Some systems using DDR and most using DDR2 or newer memory technologies support dual-channel operation. When two identical (same size, speed, and latency) modules are installed in the proper sockets, the memory controller accesses them in interleaved mode for faster access.

Most systems with two pairs of sockets marked in contrasting colors implement dual-channel operation in this way: install the matching modules in the same color sockets (see Figure 4-4). See the instructions for the system or motherboard for exceptions.

Triple-Channel

Some systems using Intel’s LGA 1366 chipset support triple-channel addressing. Most of these systems use two sets of three sockets. Populate at least one set with identical memory. Some triple-channel motherboards use four sockets, but for best performance, the last socket should not be used on these systems.

Quad-Channel

Some systems using Intel’s LGA 2011 chipset support quad-channel addressing. Most of these systems use two sets of four sockets. Populate one or both sets with identical memory.

Single-Sided vs Double-Sided

A single-sided (more properly known as single-ranked) module has a single 64-bit wide bank of memory chips. A double-sided (double-ranked) module has two 64-bit banks of memory stacked for higher capacity. Many, but not all, of these modules use both sides of the module for memory. However, the use of smaller memory chips enables “double-sided” modules to have all of the chips on one side. Refer to Figure 4-2. The top module is single-sided (one 64-bit rank) and the bottom module is double-sided (two 64-bit ranks), but all of the memory chips are on the front of the module.

Some systems, primarily older systems using DDR2 or older memory technologies, have different maximum amounts of RAM based on whether single-sided or double-sided modules are used. To determine specifics for a particular system or motherboard, check its documentation or use a memory vendor’s compatibility list or system scanner.

RAM Compatibility

When it comes to memory, compatibility is important.
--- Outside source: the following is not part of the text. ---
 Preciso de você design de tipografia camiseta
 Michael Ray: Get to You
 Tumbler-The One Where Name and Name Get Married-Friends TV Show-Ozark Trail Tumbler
The memory module type must fit the motherboard; speed must be compatible and the module storage size/combination must match your computer system as well.
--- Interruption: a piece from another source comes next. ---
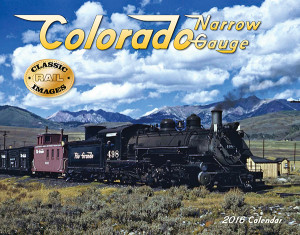 Colorado Narrow Gauge 2016 Calendar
The labels on the memory modules shown in Figure 4-1 list the manufacturer, module type, size, and speed, and most also list the CAS latency (CL) value. If you want to buy additional modules of the same size, you can use this information to purchase additional modules.

However, to find out exactly which type of memory modules are compatible with your motherboard, visit a memory manufacturer’s website and check within its database. Be sure to have the model number of the motherboard or the model of the computer handy.

Some memory vendors, such as Crucial.com, also offer a browser-based utility that checks your system for installed memory and lists recommended memory specific to your system. This type of utility displays installed memory size and speed.

If you are installing memory in a system that uses single-sided modules (8 or 9 chips), don’t install double-sided modules (16 or 18 chips) as additional or replacement RAM unless you verify they will work in that system.

Installing Memory

Surprisingly, the CompTIA A+ 220-901 exam lists installing memory in laptops as an objective (220-901 objective 3.1), but it does not list installing memory in desktop computers. Nevertheless, this is an important skill to learn and understand.

Preparations for Installing DIMM Memory

Before working with any memory modules, turn the computer off and unplug it from the AC outlet. Be sure to employ electrostatic discharge (ESD) protection in the form of an ESD strap and ESD mat. Use an antistatic bag to hold the memory modules while you are not working with them. Before actually handling any components, touch an unpainted portion of the case chassis in a further effort to ground yourself. Try not to touch any of the chips, connectors, or circuitry of the memory module; hold them from the sides.

To install a DIMM module, follow these steps:

Step 1. Line up the modules’ connectors with the socket. DIMM modules have connections with different widths, preventing the module from being inserted backwards.

Step 2. Verify that the locking tabs on the socket are swiveled to the outside (open) position. Some motherboards use a locking tab on only one side of the socket.

Step 3. After verifying that the module is lined up correctly with the socket, push the module straight down into the socket until the swivel locks on each end of the socket snap into place at the top corners of the module (see Figure 4-5). A fair amount of force is required to engage the locks. Do not touch the metal-plated connectors on the bottom of the module; this can cause corrosion or ESD.

For clarity, the memory module installation pictured in Figure 4-5 was photographed with the motherboard out of the case. However, the tangle of cables and components around and over the DIMM sockets in Figure 4-6 provides a much more realistic view of the challenges you face when you install memory in a working system.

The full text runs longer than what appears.